All principles of the Charter are written simply and accessible to the average person. It can clarify the whole essence of holiday and Sunday worship. It also allows you to follow the worship service.
The book “Divine Services” by Hieromonk Macarius Markish is recommended to be read by those people who often visit churches.
"On the threshold of the church"
Hieromonk Macarius Markish is known to many as a priest from the Holy Vvedensky Monastery in the city of Ivanovo. He answers many questions from people who come in with clear and sincere words. In this book, he clearly answered the following questions:
- “How to keep a fast and not go to the grave?”
- “How can you start working on yourself?”
- “How is it recommended for a person to approach rock music?”
- “How often to visit temples?”
- “Is political correctness a virus that kills free speech or thought?”
These questions are just a few of those whose answers can be found in the book.
Makariy Markish has many resources on which he publishes articles and answers people's questions. Some of them:
- “The crush that arose among the priests” (published on April 13, 2015).
- “Addendum to the Confession Assistant” (April 2, 2015).
- “How can you get a firebird that brings happiness?” (published December 31, 2014).
- “Pride is the head quarters of the devil in the soul” (January 15, 2015).
- “If a person is jealous of you, then you should compliment him” (October 27, 2014).
- “Love for the coffins of the Soviet Union” (June 7, 2014).

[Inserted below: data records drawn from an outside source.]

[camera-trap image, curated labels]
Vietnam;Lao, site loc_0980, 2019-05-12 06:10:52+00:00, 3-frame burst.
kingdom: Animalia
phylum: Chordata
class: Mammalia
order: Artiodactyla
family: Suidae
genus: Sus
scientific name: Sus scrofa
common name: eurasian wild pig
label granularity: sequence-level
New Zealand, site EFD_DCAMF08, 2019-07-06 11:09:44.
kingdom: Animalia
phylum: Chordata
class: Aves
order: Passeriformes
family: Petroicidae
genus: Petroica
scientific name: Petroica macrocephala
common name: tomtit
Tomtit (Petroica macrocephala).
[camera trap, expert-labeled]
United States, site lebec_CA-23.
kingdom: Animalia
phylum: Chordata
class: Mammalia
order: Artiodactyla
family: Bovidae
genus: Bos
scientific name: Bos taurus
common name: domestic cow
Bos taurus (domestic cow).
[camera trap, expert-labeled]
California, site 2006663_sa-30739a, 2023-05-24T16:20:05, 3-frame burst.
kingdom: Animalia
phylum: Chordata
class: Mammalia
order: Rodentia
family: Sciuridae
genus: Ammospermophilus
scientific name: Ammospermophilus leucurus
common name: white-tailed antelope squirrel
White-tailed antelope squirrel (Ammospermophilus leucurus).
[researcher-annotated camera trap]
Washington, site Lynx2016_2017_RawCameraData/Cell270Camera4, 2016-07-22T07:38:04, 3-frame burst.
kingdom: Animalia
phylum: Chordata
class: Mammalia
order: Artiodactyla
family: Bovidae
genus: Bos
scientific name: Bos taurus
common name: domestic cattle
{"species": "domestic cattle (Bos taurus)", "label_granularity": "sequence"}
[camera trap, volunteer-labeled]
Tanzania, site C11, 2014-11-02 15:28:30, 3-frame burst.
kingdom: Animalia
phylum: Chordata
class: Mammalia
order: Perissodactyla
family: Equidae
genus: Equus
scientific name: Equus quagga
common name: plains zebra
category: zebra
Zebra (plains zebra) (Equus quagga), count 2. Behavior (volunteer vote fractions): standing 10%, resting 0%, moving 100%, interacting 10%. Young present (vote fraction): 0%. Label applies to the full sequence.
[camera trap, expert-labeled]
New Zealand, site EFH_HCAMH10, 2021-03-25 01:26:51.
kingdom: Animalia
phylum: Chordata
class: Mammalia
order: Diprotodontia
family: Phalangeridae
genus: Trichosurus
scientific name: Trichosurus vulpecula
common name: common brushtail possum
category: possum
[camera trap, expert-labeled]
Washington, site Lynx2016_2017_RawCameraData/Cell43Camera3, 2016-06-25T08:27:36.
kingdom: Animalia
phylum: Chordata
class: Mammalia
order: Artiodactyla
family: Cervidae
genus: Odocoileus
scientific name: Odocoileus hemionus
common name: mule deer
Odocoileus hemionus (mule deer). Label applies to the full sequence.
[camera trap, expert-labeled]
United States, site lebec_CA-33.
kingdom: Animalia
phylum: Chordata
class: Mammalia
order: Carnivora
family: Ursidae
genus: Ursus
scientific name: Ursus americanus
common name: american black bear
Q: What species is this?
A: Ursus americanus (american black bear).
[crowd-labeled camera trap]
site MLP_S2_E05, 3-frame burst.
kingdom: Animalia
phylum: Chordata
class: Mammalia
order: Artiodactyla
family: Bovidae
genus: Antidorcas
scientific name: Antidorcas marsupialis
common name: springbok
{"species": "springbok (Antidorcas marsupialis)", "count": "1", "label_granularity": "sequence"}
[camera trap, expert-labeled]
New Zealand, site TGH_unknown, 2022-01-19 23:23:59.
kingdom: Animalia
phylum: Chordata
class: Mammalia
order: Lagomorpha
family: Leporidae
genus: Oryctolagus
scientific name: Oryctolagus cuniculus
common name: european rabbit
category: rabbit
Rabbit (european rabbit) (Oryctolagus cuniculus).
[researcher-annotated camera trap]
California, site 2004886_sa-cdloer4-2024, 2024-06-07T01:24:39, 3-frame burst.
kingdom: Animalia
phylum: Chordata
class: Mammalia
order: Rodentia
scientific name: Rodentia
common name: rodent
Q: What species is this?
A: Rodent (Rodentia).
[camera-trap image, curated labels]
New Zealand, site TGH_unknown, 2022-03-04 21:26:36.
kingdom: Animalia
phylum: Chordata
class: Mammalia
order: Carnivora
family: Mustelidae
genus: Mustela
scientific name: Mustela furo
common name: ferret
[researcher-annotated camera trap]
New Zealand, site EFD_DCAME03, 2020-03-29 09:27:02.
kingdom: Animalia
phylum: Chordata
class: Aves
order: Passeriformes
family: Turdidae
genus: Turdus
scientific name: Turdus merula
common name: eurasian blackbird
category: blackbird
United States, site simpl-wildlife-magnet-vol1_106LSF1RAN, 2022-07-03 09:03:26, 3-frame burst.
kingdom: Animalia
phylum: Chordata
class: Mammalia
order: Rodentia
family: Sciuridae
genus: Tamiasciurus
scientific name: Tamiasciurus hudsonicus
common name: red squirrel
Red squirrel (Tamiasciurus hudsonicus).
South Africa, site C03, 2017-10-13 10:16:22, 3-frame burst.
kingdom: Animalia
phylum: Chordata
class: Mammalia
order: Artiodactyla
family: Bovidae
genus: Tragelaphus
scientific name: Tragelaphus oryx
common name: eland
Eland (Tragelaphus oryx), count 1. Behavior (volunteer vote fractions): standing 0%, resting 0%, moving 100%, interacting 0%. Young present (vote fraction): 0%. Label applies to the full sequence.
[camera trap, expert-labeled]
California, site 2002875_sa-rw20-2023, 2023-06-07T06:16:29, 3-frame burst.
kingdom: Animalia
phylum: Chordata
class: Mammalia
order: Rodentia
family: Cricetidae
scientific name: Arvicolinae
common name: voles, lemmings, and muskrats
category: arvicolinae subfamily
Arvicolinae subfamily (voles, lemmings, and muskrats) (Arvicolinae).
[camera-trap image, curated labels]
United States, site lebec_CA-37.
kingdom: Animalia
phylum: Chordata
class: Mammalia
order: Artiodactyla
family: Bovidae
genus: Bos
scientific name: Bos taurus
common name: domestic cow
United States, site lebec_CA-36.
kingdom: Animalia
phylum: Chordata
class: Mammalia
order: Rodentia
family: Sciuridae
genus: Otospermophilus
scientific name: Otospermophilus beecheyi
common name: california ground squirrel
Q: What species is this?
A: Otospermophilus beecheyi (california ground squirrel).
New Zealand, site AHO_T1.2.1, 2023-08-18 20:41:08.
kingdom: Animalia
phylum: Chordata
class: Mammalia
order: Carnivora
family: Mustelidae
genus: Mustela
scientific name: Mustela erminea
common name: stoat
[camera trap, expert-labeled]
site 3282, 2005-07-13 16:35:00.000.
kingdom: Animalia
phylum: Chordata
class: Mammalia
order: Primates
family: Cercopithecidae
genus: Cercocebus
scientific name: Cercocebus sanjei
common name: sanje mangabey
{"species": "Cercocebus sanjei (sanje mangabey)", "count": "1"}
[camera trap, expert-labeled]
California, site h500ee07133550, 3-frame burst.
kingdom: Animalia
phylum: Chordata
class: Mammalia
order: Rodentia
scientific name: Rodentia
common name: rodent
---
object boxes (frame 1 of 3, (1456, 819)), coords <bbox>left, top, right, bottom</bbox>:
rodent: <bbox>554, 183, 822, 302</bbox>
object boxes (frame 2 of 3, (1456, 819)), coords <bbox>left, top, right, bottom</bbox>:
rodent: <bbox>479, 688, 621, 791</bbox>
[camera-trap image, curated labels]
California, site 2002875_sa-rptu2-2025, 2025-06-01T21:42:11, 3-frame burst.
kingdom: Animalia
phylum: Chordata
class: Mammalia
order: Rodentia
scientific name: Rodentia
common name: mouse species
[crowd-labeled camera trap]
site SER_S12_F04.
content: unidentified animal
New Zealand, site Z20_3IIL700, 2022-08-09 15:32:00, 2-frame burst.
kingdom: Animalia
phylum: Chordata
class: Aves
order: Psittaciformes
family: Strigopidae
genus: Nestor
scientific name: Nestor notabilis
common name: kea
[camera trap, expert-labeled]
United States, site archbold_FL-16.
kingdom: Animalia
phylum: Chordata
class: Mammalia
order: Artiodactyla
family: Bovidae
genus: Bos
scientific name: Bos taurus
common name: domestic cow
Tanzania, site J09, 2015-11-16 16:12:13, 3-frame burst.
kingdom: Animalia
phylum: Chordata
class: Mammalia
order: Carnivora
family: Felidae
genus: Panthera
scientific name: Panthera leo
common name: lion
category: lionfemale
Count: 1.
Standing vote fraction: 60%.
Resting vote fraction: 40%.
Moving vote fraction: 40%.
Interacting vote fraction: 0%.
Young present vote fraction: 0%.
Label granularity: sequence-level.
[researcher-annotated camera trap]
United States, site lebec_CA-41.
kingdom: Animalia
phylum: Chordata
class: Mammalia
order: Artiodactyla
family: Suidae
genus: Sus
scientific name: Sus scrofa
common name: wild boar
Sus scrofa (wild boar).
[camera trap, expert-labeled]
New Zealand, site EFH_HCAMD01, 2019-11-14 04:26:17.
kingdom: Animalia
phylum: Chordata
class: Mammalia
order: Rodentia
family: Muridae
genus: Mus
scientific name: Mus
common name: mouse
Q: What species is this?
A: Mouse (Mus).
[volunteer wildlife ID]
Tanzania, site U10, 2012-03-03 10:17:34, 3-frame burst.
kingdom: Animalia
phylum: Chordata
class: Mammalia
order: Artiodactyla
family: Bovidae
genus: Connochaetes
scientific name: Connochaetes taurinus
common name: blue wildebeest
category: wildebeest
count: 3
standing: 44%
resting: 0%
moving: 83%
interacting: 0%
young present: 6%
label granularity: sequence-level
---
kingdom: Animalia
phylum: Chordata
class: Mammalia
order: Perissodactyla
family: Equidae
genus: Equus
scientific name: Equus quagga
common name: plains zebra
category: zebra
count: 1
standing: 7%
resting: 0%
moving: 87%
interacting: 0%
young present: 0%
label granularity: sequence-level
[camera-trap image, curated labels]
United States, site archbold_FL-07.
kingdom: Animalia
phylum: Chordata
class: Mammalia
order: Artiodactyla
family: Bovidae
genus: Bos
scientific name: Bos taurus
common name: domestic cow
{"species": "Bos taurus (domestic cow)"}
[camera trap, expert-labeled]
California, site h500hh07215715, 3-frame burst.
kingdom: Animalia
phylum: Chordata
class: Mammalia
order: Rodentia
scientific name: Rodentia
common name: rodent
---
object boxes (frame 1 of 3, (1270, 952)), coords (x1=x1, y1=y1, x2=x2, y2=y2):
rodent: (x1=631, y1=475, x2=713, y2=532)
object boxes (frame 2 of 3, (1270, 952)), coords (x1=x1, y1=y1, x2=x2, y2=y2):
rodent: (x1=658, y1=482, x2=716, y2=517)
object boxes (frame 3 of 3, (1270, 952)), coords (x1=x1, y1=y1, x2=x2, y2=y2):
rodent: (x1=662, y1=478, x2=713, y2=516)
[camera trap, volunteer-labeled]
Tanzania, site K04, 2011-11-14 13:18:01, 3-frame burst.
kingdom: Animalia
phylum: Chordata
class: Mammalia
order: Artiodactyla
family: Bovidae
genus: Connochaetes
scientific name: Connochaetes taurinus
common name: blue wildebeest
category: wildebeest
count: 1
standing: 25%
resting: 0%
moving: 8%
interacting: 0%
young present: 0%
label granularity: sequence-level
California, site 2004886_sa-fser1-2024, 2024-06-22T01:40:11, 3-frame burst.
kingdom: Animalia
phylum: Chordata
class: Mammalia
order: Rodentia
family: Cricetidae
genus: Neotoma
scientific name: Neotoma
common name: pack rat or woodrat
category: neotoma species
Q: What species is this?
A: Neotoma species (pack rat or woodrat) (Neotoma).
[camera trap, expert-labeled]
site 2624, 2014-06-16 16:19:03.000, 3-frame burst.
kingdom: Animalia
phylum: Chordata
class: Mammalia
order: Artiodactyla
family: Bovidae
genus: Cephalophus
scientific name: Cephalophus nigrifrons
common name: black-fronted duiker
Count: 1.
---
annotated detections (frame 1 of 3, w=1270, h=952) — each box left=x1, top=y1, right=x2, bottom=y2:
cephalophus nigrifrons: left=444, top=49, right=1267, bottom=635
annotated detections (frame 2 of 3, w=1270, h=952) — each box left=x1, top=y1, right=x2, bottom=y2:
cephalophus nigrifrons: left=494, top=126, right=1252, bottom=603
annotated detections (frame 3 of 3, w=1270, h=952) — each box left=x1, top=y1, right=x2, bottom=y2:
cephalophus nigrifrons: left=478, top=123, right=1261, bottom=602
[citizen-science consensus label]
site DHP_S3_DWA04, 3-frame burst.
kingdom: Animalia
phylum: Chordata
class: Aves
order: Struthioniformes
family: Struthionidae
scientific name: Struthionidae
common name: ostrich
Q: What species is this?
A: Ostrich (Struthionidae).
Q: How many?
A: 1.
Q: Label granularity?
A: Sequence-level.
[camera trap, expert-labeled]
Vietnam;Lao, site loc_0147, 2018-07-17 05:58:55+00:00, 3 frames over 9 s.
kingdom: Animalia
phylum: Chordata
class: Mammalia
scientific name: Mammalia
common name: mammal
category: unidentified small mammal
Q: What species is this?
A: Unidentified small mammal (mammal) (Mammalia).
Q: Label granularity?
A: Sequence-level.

Hieromonk Macarius Markish describes the entire psychology of a beggar person. Gives advice on how to avoid suicide and find your place in this world.
After reading the books of Macarius, you can take a lot for yourself and begin to work on your soul and thoughts, get acquainted with the essence of holy baptism, understand why a person needs it and why visit sacred churches during holiday services.
"Let's destroy hell"
Let's destroy hell
This book is a joint work of two priests: Hierodeacon Nikon (Murtazov) and Hieromonk Macarius. The fathers' many years of experience are collected here - stories about the lives of Orthodox people.
There are stories about death, about compassion, kindness and mercy. Everything is done in a convenient literary form. The book is easy and exciting to read.
With it you can relax after a busy day and put your mind in order. This is a way to let a bit of the spiritual into the soul through reading.
Quote from the book:
“God became Man.
He was born two thousand years ago in a Bethlehem stable, seven kilometers south of Jerusalem, and boarded this very train of life.
He was killed, but He was resurrected. So that we get to the goal, through the snowstorm - to spring, so that we are resurrected with Him.”
The purpose of the book is to let the reader think about whether he is living correctly, whether something needs to be corrected in himself.
In addition to vital material, the book contains the thoughts of Hieromonk Macarius about current problems of society. There are also answers to common questions among believers.